Ma come compiere questo passaggio, come superare l’urto tra l’ideale e il reale? Facendo, appunto, come Maria: custodendo e meditando. Anzitutto Maria custodisce, cioè non disperde. Non respinge ciò che accade. Conserva nel cuore ogni cosa, tutto ciò che ha visto e sentito. Le cose belle, come quello che le aveva detto l’angelo e ciò che le avevano raccontato i pastori. Ma anche le cose difficili da accettare: il pericolo corso per essere rimasta incinta prima del matrimonio, ora l’angustia desolante della stalla dove ha partorito. Ecco che cosa fa Maria: non seleziona, ma custodisce. Accoglie, non tenta di camuffare, di truccare la vita. Custodisce nel cuore.
E poi c’è il secondo atteggiamento: custodisce meditando. Il verbo impiegato dal Vangelo evoca l’intreccio tra le cose: Maria mette a confronto esperienze diverse, trovando i fili nascosti che le legano. Nel suo cuore, nella sua preghiera compie questa operazione straordinaria: lega le cose belle e quelle brutte; non le tiene separate, ma le unisce. Maria è la maddre della cattolicità. Possiamo dire in questo senso: Maria è cattolica. E così afferra il senso pieno, la prospettiva di Dio. Nel suo cuore di madre comprende che la gloria dell’Altissimo passa dall’umiltà; accoglie il disegno della salvezza, per il quale Dio si doveva posare su una mangiatoia. Vede il Bambino divino fragile e tremante, e accoglie il meraviglioso intreccio divino tra grandezza e piccolezza.
Questo sguardo inclusivo, che supera le tensioni custodendo e meditando nel cuore, è lo sguardo delle madri. È lo sguardo con il quale tante madri abbracciano le situazioni dei figli. È uno sguardo concreto, che non si fa prendere dallo sconforto, che non si paralizza davanti ai problemi, ma li colloca in un orizzonte più ampio. Vengono in mente i volti delle madri che assistono un figlio malato o in difficoltà. Quanto amore c’è nei loro occhi, che mentre piangono sanno infondere motivi per sperare! Il loro è uno sguardo consapevole, senza illusioni, eppure al di là del dolore e dei problemi offre una prospettiva più ampia, quella della cura, dell’amore che rigenera speranza.

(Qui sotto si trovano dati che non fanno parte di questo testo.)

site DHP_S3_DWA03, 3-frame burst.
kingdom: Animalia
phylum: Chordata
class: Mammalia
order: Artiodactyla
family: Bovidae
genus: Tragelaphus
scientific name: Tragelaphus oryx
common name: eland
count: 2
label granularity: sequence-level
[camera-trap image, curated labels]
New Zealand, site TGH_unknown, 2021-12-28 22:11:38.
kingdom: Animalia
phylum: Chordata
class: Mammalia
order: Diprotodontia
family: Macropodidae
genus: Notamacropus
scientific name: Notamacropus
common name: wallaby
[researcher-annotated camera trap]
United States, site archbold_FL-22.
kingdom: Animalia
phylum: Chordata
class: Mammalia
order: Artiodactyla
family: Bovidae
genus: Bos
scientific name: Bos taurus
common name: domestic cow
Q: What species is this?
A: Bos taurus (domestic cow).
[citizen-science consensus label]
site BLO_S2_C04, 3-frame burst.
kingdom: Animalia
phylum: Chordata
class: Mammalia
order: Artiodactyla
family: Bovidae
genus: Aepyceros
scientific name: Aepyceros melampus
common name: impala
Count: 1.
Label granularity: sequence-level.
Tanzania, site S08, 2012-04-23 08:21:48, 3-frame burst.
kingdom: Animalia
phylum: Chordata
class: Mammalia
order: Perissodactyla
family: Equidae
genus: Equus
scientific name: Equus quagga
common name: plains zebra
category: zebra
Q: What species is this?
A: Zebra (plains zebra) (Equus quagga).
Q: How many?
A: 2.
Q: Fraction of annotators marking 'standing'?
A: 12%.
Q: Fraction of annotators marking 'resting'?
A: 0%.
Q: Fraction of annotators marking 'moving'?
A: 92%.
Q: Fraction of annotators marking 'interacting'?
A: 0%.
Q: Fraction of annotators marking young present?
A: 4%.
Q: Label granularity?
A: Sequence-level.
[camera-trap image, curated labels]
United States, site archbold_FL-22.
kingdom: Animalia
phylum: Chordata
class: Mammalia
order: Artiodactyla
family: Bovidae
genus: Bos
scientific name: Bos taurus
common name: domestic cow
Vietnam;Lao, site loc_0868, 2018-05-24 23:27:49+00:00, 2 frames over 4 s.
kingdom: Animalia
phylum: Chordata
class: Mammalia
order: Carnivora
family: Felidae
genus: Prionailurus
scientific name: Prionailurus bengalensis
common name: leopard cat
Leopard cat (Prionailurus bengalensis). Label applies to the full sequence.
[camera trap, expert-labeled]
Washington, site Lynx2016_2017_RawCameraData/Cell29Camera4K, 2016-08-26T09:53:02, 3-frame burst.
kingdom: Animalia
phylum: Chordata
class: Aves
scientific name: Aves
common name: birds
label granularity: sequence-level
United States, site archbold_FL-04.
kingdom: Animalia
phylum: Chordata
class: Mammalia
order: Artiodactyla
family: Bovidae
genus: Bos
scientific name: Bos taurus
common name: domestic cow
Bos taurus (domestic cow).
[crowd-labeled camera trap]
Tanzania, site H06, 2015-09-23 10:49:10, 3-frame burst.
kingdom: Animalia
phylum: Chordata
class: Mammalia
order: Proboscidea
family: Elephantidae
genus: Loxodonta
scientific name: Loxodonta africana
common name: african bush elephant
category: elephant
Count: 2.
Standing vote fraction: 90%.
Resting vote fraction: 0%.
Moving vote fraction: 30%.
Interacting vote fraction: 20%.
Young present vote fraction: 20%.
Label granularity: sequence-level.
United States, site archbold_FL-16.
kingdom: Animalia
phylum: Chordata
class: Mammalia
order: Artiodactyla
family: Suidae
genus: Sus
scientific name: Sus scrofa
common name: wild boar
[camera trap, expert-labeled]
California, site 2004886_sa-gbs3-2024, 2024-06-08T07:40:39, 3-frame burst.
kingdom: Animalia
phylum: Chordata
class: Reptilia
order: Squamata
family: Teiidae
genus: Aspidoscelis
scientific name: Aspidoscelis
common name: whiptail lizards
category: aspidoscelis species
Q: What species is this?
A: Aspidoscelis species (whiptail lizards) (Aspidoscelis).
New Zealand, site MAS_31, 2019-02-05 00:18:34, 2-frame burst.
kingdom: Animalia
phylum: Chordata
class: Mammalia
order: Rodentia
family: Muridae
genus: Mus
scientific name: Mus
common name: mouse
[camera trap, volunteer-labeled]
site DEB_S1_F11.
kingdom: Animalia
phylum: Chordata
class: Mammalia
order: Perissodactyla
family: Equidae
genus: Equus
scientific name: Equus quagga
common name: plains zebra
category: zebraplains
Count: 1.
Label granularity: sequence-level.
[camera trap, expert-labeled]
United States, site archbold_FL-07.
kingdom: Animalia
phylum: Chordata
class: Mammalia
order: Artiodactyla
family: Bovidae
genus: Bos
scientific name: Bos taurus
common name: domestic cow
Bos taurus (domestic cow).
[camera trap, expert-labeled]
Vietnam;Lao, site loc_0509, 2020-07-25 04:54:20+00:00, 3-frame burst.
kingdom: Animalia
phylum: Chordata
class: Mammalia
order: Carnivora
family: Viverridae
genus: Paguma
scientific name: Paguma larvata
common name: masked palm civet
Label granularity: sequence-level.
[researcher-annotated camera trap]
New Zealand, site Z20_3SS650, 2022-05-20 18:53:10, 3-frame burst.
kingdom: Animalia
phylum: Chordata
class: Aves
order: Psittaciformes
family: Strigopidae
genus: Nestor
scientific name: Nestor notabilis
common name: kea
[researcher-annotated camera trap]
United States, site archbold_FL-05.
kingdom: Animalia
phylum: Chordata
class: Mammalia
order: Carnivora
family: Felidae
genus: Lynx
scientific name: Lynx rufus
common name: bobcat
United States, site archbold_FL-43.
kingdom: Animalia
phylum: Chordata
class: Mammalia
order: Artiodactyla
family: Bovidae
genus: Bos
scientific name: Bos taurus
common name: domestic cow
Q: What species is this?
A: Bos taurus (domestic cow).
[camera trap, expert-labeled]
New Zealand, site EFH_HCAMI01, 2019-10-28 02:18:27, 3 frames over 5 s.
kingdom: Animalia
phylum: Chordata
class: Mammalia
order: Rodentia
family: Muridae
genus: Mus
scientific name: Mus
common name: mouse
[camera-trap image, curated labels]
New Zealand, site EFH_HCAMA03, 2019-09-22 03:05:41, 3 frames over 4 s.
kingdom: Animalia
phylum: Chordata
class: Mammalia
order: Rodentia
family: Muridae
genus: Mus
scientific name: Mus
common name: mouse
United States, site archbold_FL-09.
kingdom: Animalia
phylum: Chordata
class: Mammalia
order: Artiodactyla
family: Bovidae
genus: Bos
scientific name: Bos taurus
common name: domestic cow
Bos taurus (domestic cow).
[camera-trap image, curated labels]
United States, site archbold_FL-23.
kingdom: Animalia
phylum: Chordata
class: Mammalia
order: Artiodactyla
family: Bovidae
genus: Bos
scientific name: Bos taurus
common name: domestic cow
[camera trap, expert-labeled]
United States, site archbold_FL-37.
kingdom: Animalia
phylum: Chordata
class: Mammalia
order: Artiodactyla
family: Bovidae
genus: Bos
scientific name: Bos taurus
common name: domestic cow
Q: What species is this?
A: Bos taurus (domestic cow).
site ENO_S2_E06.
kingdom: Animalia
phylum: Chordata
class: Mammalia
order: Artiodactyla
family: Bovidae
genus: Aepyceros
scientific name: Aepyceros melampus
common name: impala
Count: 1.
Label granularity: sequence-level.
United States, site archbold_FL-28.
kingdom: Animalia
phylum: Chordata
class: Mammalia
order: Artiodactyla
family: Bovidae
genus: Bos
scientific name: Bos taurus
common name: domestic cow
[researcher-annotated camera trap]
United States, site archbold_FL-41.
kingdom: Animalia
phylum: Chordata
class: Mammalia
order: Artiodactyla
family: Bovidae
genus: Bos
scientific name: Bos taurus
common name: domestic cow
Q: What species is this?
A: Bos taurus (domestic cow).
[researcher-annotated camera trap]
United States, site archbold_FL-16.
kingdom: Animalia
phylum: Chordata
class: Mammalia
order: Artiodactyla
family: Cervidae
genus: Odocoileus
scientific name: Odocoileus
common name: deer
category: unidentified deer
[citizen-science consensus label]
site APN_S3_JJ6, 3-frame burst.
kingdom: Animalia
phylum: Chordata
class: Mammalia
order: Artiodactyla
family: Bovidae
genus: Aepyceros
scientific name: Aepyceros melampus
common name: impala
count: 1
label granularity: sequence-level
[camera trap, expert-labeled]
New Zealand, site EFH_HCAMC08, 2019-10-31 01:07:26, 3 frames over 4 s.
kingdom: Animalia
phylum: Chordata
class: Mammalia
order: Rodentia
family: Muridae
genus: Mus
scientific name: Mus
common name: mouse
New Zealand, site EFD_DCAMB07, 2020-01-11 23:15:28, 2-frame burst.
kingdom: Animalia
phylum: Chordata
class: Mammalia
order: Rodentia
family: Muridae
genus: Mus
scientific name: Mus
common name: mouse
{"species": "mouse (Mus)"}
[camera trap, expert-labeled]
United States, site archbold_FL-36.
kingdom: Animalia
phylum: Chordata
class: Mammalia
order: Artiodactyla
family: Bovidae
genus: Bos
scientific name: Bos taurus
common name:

Questo fanno le madri: sanno superare ostacoli e conflitti, sanno infondere pace. Così riescono a trasformare le avversità in opportunità di rinascita e di crescita. Lo fanno perché sanno custodire, sanno tenere insieme i fili della vita. C’è bisogno di gente in grado di tessere fili di comunione, che contrastino i troppi fili spinati delle divisioni.
Il nuovo anno inizia nel segno della Madre. Lo sguardo materno è la via per rinascere e crescere. Le madri, le donne guardano il mondo non per sfruttarlo, ma perché abbia vita: guardando con il cuore, riescono a tenere insieme i sogni e la concretezza, evitando le derive del pragmatismo asettico e dell’astrattezza.
La Chiesa è donna e madre. E mentre le madri donano la vita e le donne custodiscono il mondo, diamoci da fare tutti per promuovere le madri e proteggere le donne.
Quanta violenza c’è nei confronti delle donne! Basta! Ferire una donna è oltraggiare Dio, che da una donna ha preso l’umanità. All’inizio del nuovo anno mettiamoci sotto la protezione di questa donna, la Madre di Dio che è nostra madre. Ci aiuti a custodire e meditare ogni cosa, senza temere le prove, nella gioiosa certezza che il Signore è fedele e sa trasformare le croci in risurrezioni. Anche oggi invochiamola come fece il Popolo di Dio a Efeso, ripetendo tre volte il suo titolo di Madre di Dio: “Santa Madre di Dio, Santa Madre di Dio, Santa Madre di Dio!”.
In piedi tutti in piedi come ad Efeso repitiamo tre volte : Santa Madre di Dio.